Welcome to Marriage Monday's ~ the one day out of the week where I discuss what's going on in our marriage, good or bad.
We had such a wonderful & relaxing weekend, other than going to church on Sunday. That kind of sucked, actually. Yes, I know...what a horrible thing to say. Our church is just not a happy place to be right now - there is so much tension in the air and everyone's emotions are running at an all time high. I have some more news for y'all on this later this week, but if you don't know what I'm talking about...you can read the whole story here. Even though some unpleasant things are happening within our church right now, having a godly husband has made all the difference. He's had some really great advice through everything and he's been strong for me.
Yesterday when we left church, I just got into the car and started sobbing. I can't seem to wrap my brain around the things going on right now, and Mr. Robinson just drove us home and let me cry.
We've been married for a little over 9 months, and we've been together less than a year and a half total. We still haven't reached the point in our relationship where I feel like I can cry to him. When I cry, the poor guy has no clue what to do. Sometimes he gets angry, sometimes he fusses at me, sometimes he ignores me...none of those things make me feel any better. But it's hard to hold it against him since he really doesn't know what to do and we haven't been together long enough or gone through enough hard times for him to know what I need in those moments. But this Sunday, he just let me cry. He didn't say anything, he didn't do anything. He drove. I cried. And in some weird, twisted way...it was nice. It was nice just to have him there. It was nice to cry in front of him, because I usually run into the bedroom and hide when I feel tears coming on.

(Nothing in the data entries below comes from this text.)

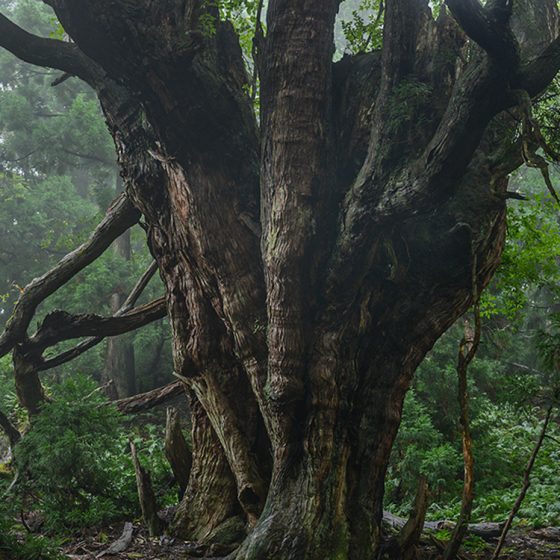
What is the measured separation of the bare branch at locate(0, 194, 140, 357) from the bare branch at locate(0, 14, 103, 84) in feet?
6.04

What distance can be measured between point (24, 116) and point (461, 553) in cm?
1566

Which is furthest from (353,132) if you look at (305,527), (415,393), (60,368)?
(60,368)

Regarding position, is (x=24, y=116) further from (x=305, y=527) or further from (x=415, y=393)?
(x=305, y=527)

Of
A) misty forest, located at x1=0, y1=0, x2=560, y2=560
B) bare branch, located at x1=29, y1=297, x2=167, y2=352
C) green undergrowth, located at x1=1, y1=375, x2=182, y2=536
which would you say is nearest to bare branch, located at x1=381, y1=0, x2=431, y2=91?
misty forest, located at x1=0, y1=0, x2=560, y2=560

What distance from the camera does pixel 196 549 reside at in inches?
181

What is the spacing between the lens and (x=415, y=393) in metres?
9.32

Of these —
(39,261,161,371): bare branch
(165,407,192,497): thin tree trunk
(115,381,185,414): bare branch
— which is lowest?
(165,407,192,497): thin tree trunk

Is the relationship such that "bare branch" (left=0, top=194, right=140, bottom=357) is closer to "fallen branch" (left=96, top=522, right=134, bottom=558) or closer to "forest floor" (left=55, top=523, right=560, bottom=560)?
"forest floor" (left=55, top=523, right=560, bottom=560)

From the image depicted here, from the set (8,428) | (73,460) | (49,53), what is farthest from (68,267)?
(49,53)

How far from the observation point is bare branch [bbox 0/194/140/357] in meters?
6.70

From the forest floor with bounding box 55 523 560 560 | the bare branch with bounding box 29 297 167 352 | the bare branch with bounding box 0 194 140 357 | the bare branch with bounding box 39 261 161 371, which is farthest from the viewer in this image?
the bare branch with bounding box 39 261 161 371

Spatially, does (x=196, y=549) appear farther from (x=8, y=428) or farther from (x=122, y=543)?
(x=8, y=428)

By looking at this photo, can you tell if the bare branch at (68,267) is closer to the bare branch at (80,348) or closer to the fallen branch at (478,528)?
the bare branch at (80,348)

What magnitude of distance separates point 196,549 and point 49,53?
14.5 ft
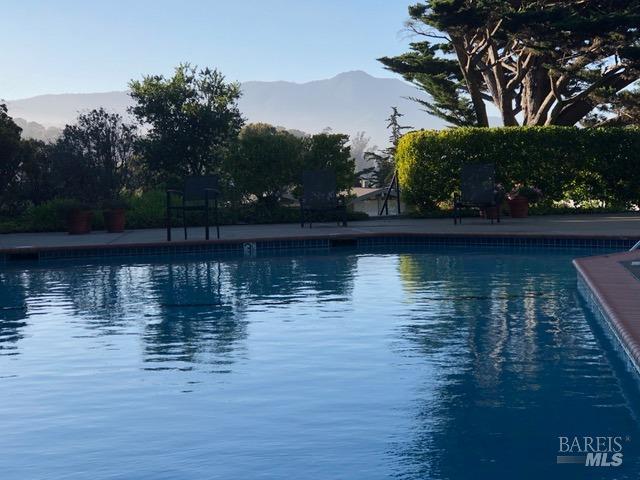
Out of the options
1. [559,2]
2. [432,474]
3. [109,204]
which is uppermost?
[559,2]

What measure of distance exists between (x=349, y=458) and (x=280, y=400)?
4.01 feet

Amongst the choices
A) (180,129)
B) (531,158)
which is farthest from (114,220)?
(180,129)

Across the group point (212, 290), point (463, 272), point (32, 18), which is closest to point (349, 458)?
point (212, 290)

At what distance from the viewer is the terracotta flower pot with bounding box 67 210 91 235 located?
18328 millimetres

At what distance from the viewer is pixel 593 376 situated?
20.5ft

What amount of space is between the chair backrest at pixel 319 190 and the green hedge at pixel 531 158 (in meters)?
3.72

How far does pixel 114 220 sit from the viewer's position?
62.0ft

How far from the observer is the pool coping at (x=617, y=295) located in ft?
20.6

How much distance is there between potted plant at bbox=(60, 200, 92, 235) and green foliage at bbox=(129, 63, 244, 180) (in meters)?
9.11

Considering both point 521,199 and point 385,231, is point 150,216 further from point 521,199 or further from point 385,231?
point 521,199

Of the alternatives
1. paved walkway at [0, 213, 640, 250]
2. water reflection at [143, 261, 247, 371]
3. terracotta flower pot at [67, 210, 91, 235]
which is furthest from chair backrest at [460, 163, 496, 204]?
terracotta flower pot at [67, 210, 91, 235]

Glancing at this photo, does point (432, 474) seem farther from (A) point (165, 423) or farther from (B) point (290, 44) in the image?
(B) point (290, 44)

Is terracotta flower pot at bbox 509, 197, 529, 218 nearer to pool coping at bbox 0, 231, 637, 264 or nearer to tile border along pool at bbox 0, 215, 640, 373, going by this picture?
tile border along pool at bbox 0, 215, 640, 373

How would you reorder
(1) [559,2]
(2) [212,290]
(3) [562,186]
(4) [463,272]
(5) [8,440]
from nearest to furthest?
1. (5) [8,440]
2. (2) [212,290]
3. (4) [463,272]
4. (3) [562,186]
5. (1) [559,2]
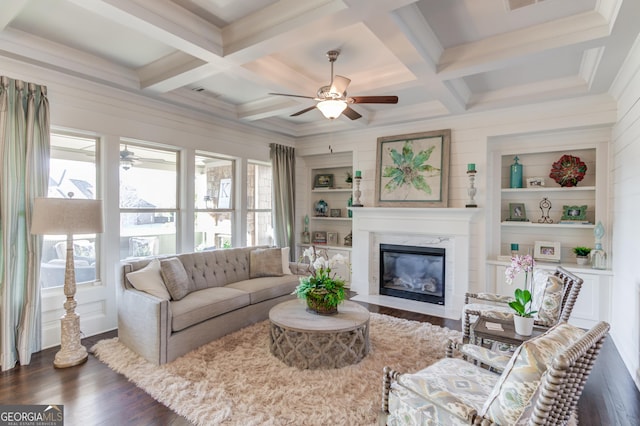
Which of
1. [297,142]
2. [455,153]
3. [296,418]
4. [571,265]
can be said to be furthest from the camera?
[297,142]

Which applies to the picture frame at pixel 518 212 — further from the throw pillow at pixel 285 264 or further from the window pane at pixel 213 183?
the window pane at pixel 213 183

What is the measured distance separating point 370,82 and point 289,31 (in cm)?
153

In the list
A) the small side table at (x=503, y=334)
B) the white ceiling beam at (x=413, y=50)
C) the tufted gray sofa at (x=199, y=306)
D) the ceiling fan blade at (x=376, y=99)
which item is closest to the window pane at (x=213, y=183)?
the tufted gray sofa at (x=199, y=306)

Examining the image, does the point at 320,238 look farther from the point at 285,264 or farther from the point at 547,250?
the point at 547,250

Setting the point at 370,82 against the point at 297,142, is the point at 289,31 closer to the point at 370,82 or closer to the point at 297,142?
the point at 370,82

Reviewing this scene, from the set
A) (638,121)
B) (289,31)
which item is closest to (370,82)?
(289,31)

When we got home, I leaned into him for a hug with my face turned away so that I didn't get makeup on his white shirt. We went inside, got the dogs, and went to my parent's house for lunch. When we returned, we laid on the sofas and watched House until it was time for bed. We didn't go back to church last night ...
I felt uneasy all day. I still feel uneasy this morning. But I know my husband is there for me, and it makes a world of difference.
So my goal for this week is to be a better wife to him, too. I told him my plan this morning and he responded with a "Well, we have to start going to bed at 8:30."
I leave for work every morning at 8:45 am to be at work by 9. Mr. R hasn't made any money in the past few weeks because it's easy for him to get distracted once I leave the house. From what I can tell, he usually spends some time in the word, watches ESPN, and just kind of hangs out. Sometimes he visits with a friend of his, sometimes he comes by my work and talks to me or my dad. I've done nothing but make the problem worse...because when I work all day and come home to find him laying on the sofa, and the house looks a mess....the next morning, I leave him a list of chores. My logic is that if he's going to spend all day at home, he might as well do some housework to help lighten my load.
And yes, if he's home all day he should help out around the house. I come home and housework is done, so I'm happy. The problem here is that I'm being selfish when I should be encouraging. I told him this morning we're going to start waking up at 6 am instead of 8. We'll spend some time studying the Bible together, have coffee, and get ready. Hopefully if we start our day off productively, that pattern will continue for the rest of the day. So...our bedtime has moved from 10 pm to 8:30, I suppose. =) It's a sacrifice I'm willing to make so that we can start being better friends for each other. He gave me exactly what I needed by letting me cry in the car, and I should be giving him exactly what he needs too.